The overall snapshotting process is described later in Snapshots.
We'll look at the state based on the contents of the snapshot.
Snapshots¶
The ClusteredServiceAgent takes snapshots using a ServiceSnapshotTaker and loads them using a ServiceSnapshotLoader. Snapshots start with state from the ClusteredServiceAgent, followed by application state from the ClusteredService.
The outline of a snapshot is as follows. Each part is described below.
ClusteredServiceSnapshot {
SnapshotMarker (START)
ClientSession // one for each client session
SnapshotMarker (END) // same content as the start marker
ClusteredService // application state
}
SnapshotMarker¶
This is used to mark the start and end of a snapshot. It is also used in Consensus Module snapshots.
SnapshotMarker {
typeId long // 2 for a ClusteredService (1 for the Consensus Module)
logPosition long // Log position at which the snapshot was taken
leadershipTermId long // current leadership term when the snapshot was taken
index int // currently unused (hardcoded to 0)
mark SnapshotMark // enum: BEGIN, SECTION, END
timeUnit ClusterTimeUnit // enum: MILLIS, MICROS, NANOS
appVersion int // application version, default 0.0.1 encoded into an int
}
SnapshotMark BEGIN and END identifies the marker type. SECTION is currently unused.
appVersion
is an application version number that your application can set in the ClusteredServiceContainer,
should it wish to. It is a semantic version that defaults to 0.0.1.
ClientSession¶
ClientSession {
clusterSessionId long // its session id
responseStreamId int // Egress streamId
responseChannel String // Egress channel
encodedPrincipal byte[] // from the SessionOpenEvent
}
Unlike the Consensus Module, the Clustered Service writes all of its ClientSessions to the snapshot.
ClusteredService¶
When taking a snapshot, the ClusteredServiceAgent writes its own state to a snapshotPublication
, then asks the
ClusteredService to continue, by writing application state in onTakeSnapshot()
.
void onTakeSnapshot(ExclusivePublication snapshotPublication);
The opposite happens when loading the snapshot. This happens once, when the Cluster member starts. If there is a
snapshot, the ClusteredServiceAgent starts by loading its state. When it calls onStart()
, it passes the
snapshotImage
at the correct position for it to continue by loading its application state.
void onStart(Cluster cluster, Image snapshotImage);
ClusteredService snapshot format¶
The ClusteredService is free to use whatever format it likes for snapshotting its state. It can use generated codecs like Aeron Cluster, or write a huge JSON string. Aeron Cluster doesn't care.
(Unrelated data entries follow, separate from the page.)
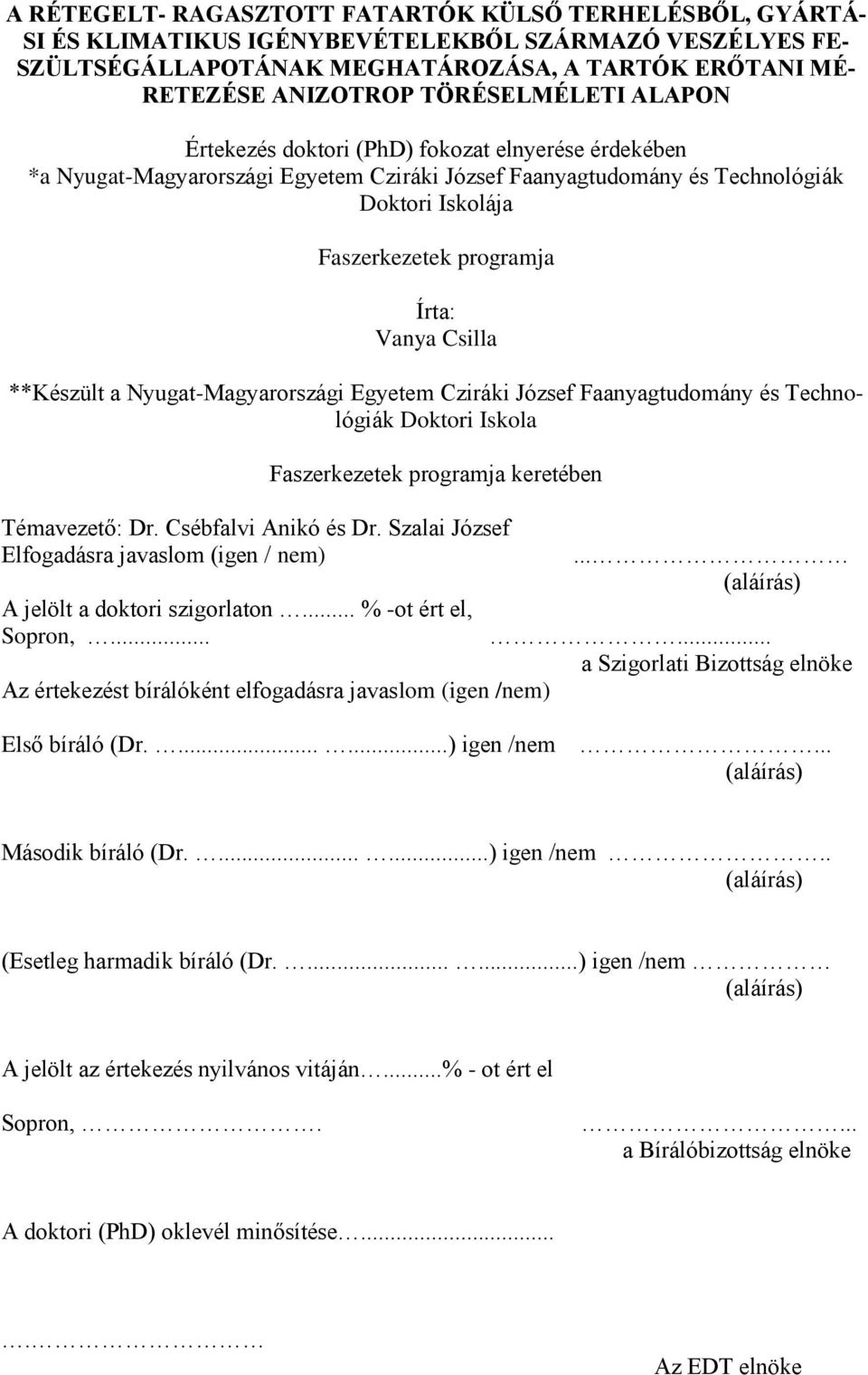 Vanya Csilla **Készült a Nyugat-Magyarországi Egyetem Cziráki József Faanyagtudomány és Technológiák Doktori Iskola Faszerkezetek programja keretében Témavezető: Dr. Csébfalvi Anikó és Dr.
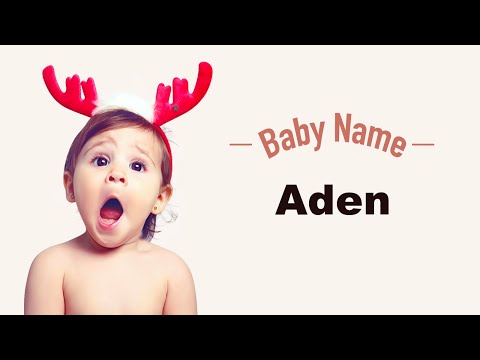 Vídeo: Qual é o significado do nome Aden?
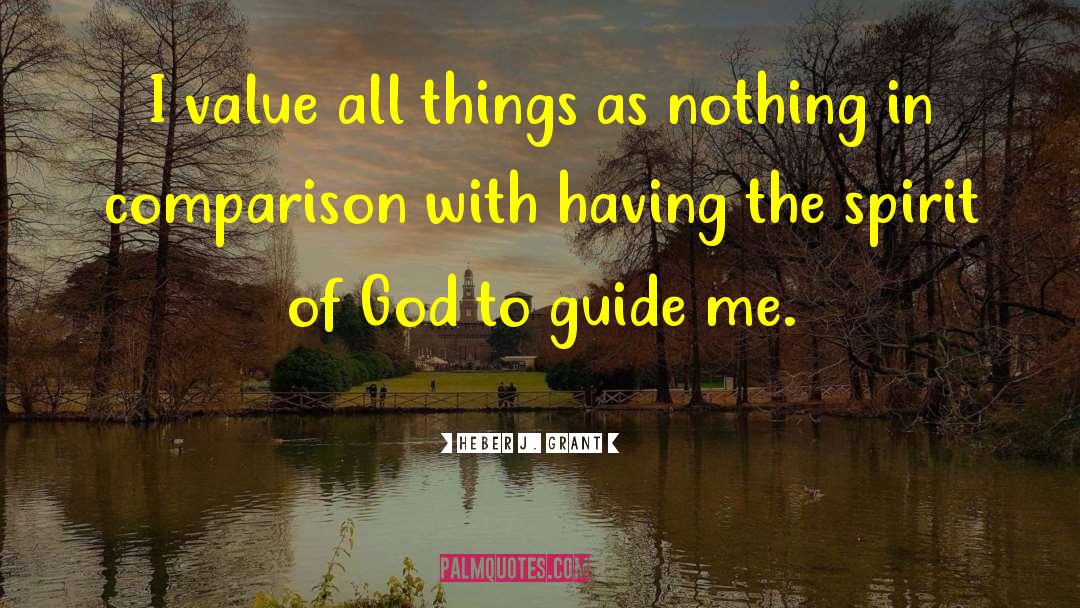 Heber J. Grant Quotes: I value all things as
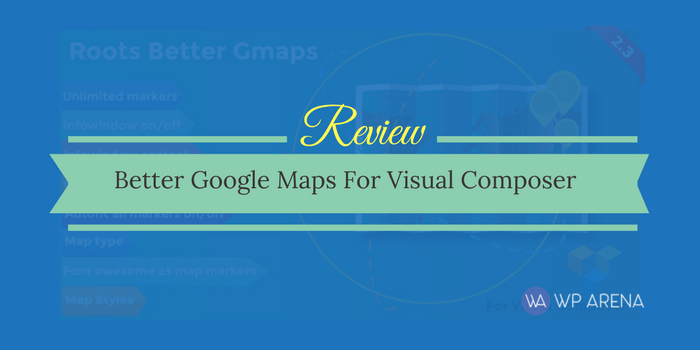 Better Google Maps For Visual Composer Review
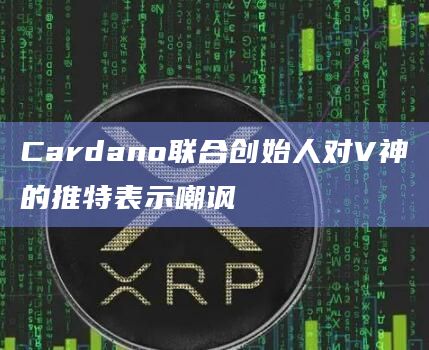 Cardano联合创始人对V神的推特表示嘲讽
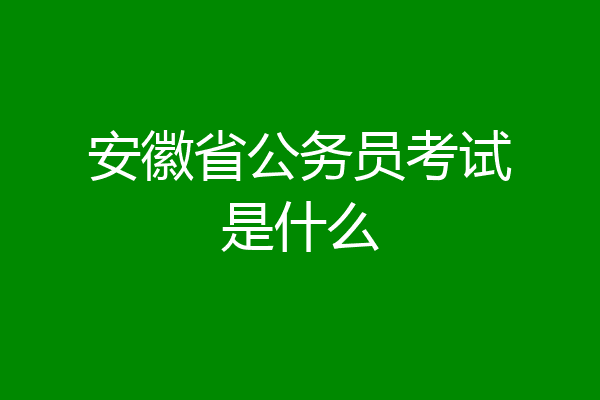 安徽省公务员考试是什么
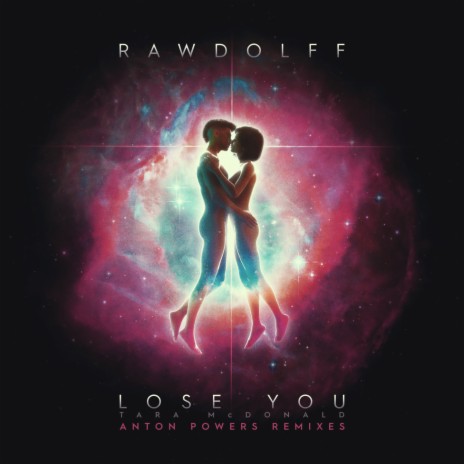 Lose You ft. Tara Mcdonald & Anton Powers | Boomplay Music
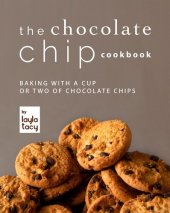 book The Chocolate Chip Cookbook: Baking with a Cup or Two of Chocolate Chips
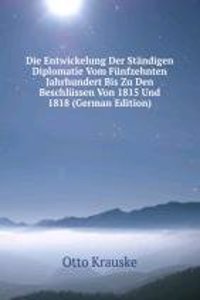 Die Entwickelung Der Standigen Diplomatie Vom Funfzehnten Jahrhundert Bis Zu Den Beschlussen Von 1815 Und 1818 (German Edition)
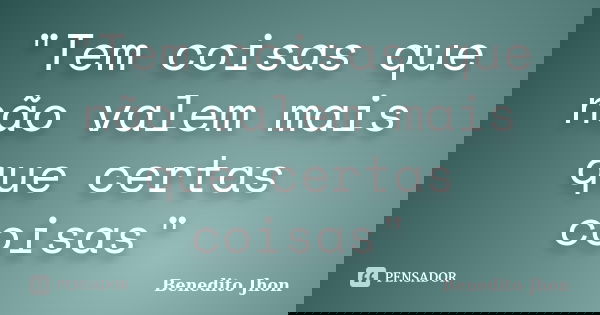"Tem coisas que não valem mais que certas coisas"... Frase de Benedito Jhon.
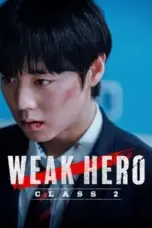 Poster Tv Show Weak Hero Season 2 (2025)
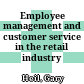  Employee management and customer service in the retail industry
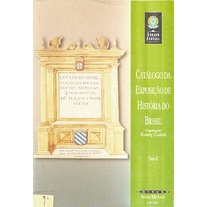 Catálogo da Exposição de História do Brasil Tomo II autor Ramiz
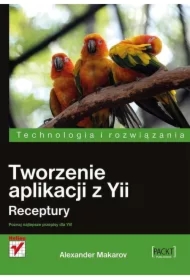 Tworzenie aplikacji z Yii. Receptury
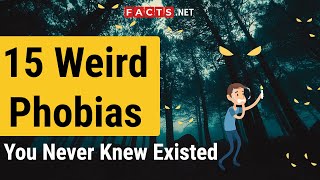 15 Weird Phobias That You Never Knew Existed [upl. by Ennad917]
As a recommendation, what I have seen work best is to separate the application state from its snapshot representation. For example, the application may have a map of Accounts, keyed by accountId. If an Account contains its own accountId, there is no need to represent the map in the snapshot. Accounts can be written out in a list and the map can be rebuilt when the snapshot is loaded.
It is useful to have an explicit model for the snapshot representation, ideally something generated from a schema, like SBE. Then you can represent different versions of the objects in the snapshot. You might support versions 3 and 4 of an Account, so you can load an Account with version 3 and write it out to the next snapshot as version 4. Older versions can be deleted when they are no longer used.